(Stored items)
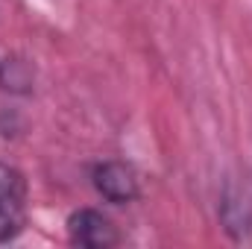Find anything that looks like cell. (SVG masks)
I'll list each match as a JSON object with an SVG mask.
<instances>
[{"instance_id": "cell-5", "label": "cell", "mask_w": 252, "mask_h": 249, "mask_svg": "<svg viewBox=\"0 0 252 249\" xmlns=\"http://www.w3.org/2000/svg\"><path fill=\"white\" fill-rule=\"evenodd\" d=\"M32 85H35V67L30 59H24L18 53H9L0 59V91L27 97V94H32Z\"/></svg>"}, {"instance_id": "cell-4", "label": "cell", "mask_w": 252, "mask_h": 249, "mask_svg": "<svg viewBox=\"0 0 252 249\" xmlns=\"http://www.w3.org/2000/svg\"><path fill=\"white\" fill-rule=\"evenodd\" d=\"M217 214H220L223 232L235 244H244V241L252 238V205H250V199H247V193L235 185V182H226L223 185Z\"/></svg>"}, {"instance_id": "cell-2", "label": "cell", "mask_w": 252, "mask_h": 249, "mask_svg": "<svg viewBox=\"0 0 252 249\" xmlns=\"http://www.w3.org/2000/svg\"><path fill=\"white\" fill-rule=\"evenodd\" d=\"M67 241L82 249H112L121 244L118 226L97 208H76L67 214Z\"/></svg>"}, {"instance_id": "cell-1", "label": "cell", "mask_w": 252, "mask_h": 249, "mask_svg": "<svg viewBox=\"0 0 252 249\" xmlns=\"http://www.w3.org/2000/svg\"><path fill=\"white\" fill-rule=\"evenodd\" d=\"M27 202H30V185L27 176L0 161V247L21 238L27 229Z\"/></svg>"}, {"instance_id": "cell-3", "label": "cell", "mask_w": 252, "mask_h": 249, "mask_svg": "<svg viewBox=\"0 0 252 249\" xmlns=\"http://www.w3.org/2000/svg\"><path fill=\"white\" fill-rule=\"evenodd\" d=\"M91 185L112 205H129L141 196L138 173L132 170V164L118 161V158H106V161L91 164Z\"/></svg>"}]
</instances>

Exercise instructions
Output every item above again, line for line and without any change, but leave out the pictures.

Exercise solution
Find anything that looks like cell. (SVG masks)
I'll list each match as a JSON object with an SVG mask.
<instances>
[{"instance_id": "cell-5", "label": "cell", "mask_w": 252, "mask_h": 249, "mask_svg": "<svg viewBox=\"0 0 252 249\" xmlns=\"http://www.w3.org/2000/svg\"><path fill=\"white\" fill-rule=\"evenodd\" d=\"M32 85H35V67L30 59H24L18 53H9L0 59V91L27 97V94H32Z\"/></svg>"}, {"instance_id": "cell-4", "label": "cell", "mask_w": 252, "mask_h": 249, "mask_svg": "<svg viewBox=\"0 0 252 249\" xmlns=\"http://www.w3.org/2000/svg\"><path fill=\"white\" fill-rule=\"evenodd\" d=\"M217 214H220L223 232L235 244H244V241L252 238V205H250V199H247V193L235 185V182H226L223 185Z\"/></svg>"}, {"instance_id": "cell-2", "label": "cell", "mask_w": 252, "mask_h": 249, "mask_svg": "<svg viewBox=\"0 0 252 249\" xmlns=\"http://www.w3.org/2000/svg\"><path fill=\"white\" fill-rule=\"evenodd\" d=\"M67 241L82 249H112L121 244L118 226L97 208H76L67 214Z\"/></svg>"}, {"instance_id": "cell-1", "label": "cell", "mask_w": 252, "mask_h": 249, "mask_svg": "<svg viewBox=\"0 0 252 249\" xmlns=\"http://www.w3.org/2000/svg\"><path fill=\"white\" fill-rule=\"evenodd\" d=\"M27 202H30V185L27 176L0 161V247L21 238L27 229Z\"/></svg>"}, {"instance_id": "cell-3", "label": "cell", "mask_w": 252, "mask_h": 249, "mask_svg": "<svg viewBox=\"0 0 252 249\" xmlns=\"http://www.w3.org/2000/svg\"><path fill=\"white\" fill-rule=\"evenodd\" d=\"M91 185L112 205H129L141 196L138 173L132 170V164L118 161V158H106V161L91 164Z\"/></svg>"}]
</instances>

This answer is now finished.